### Data:

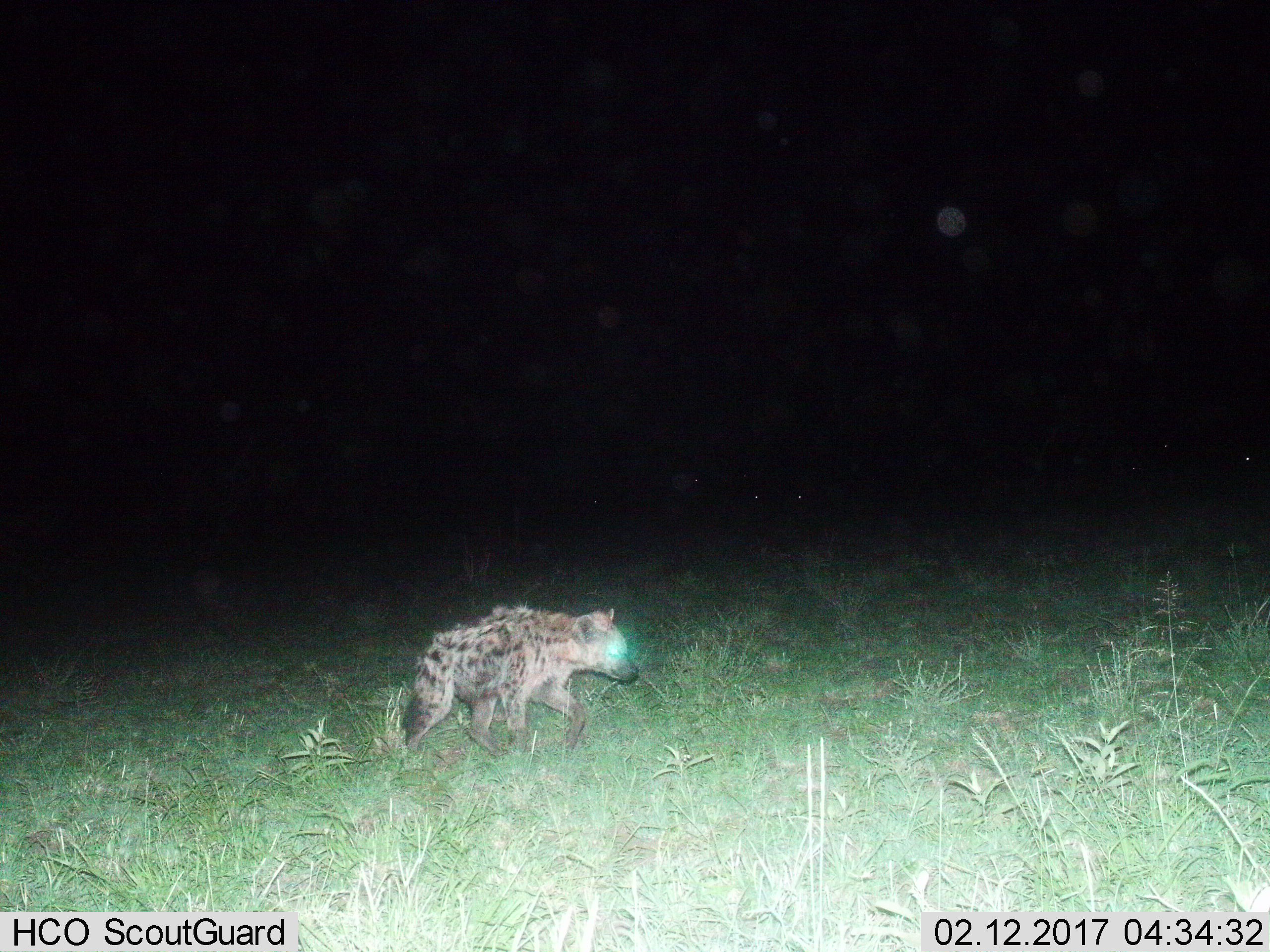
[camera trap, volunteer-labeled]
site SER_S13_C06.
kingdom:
==
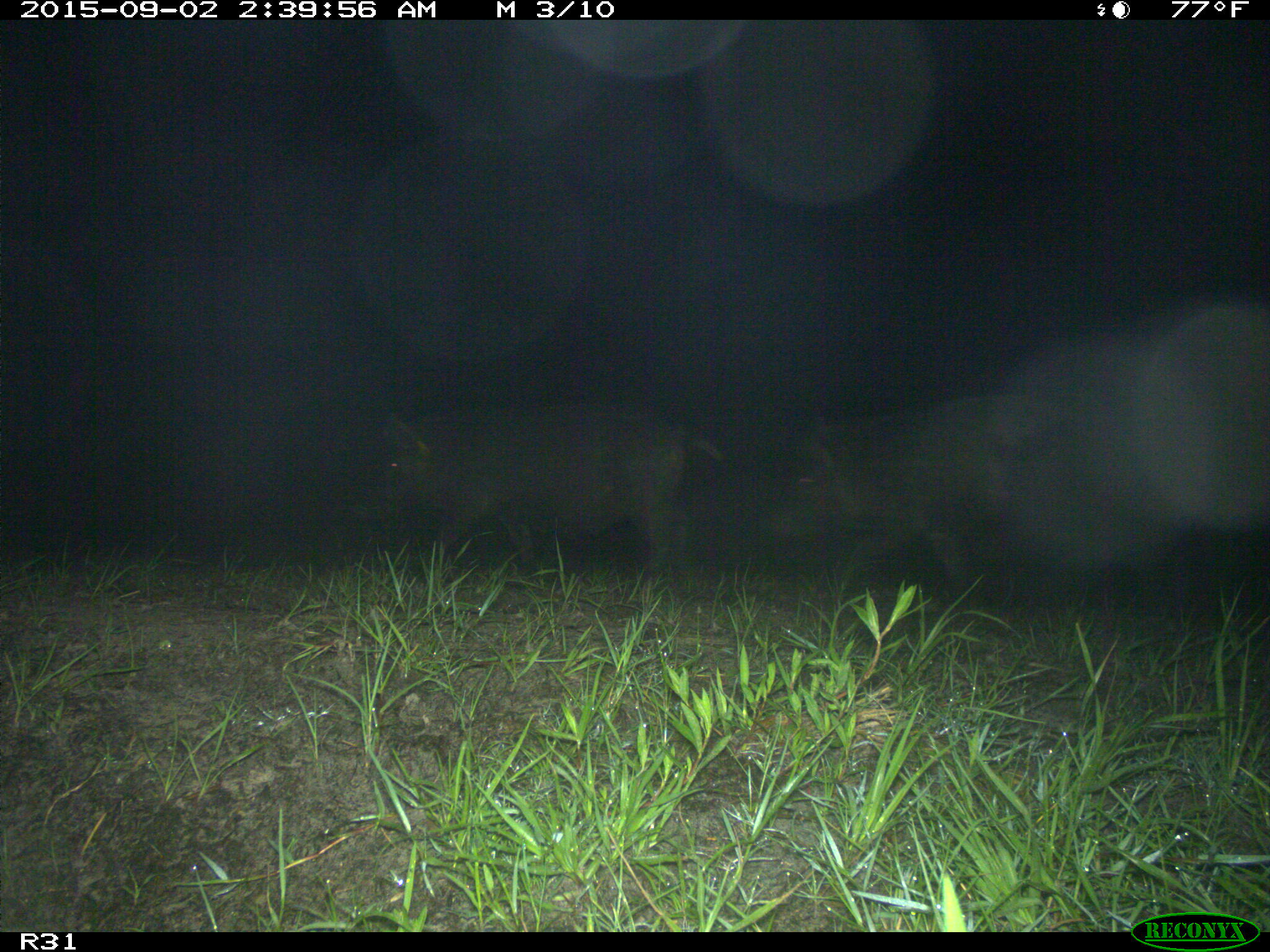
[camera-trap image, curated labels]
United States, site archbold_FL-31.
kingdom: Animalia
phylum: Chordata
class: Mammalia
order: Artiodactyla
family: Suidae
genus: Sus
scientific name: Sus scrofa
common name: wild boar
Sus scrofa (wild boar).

### Problem to solve:
Every line of the listing that holds "camera" should be found and copied.

### Solved exercise:
[camera trap, volunteer-labeled]
[camera-trap image, curated labels]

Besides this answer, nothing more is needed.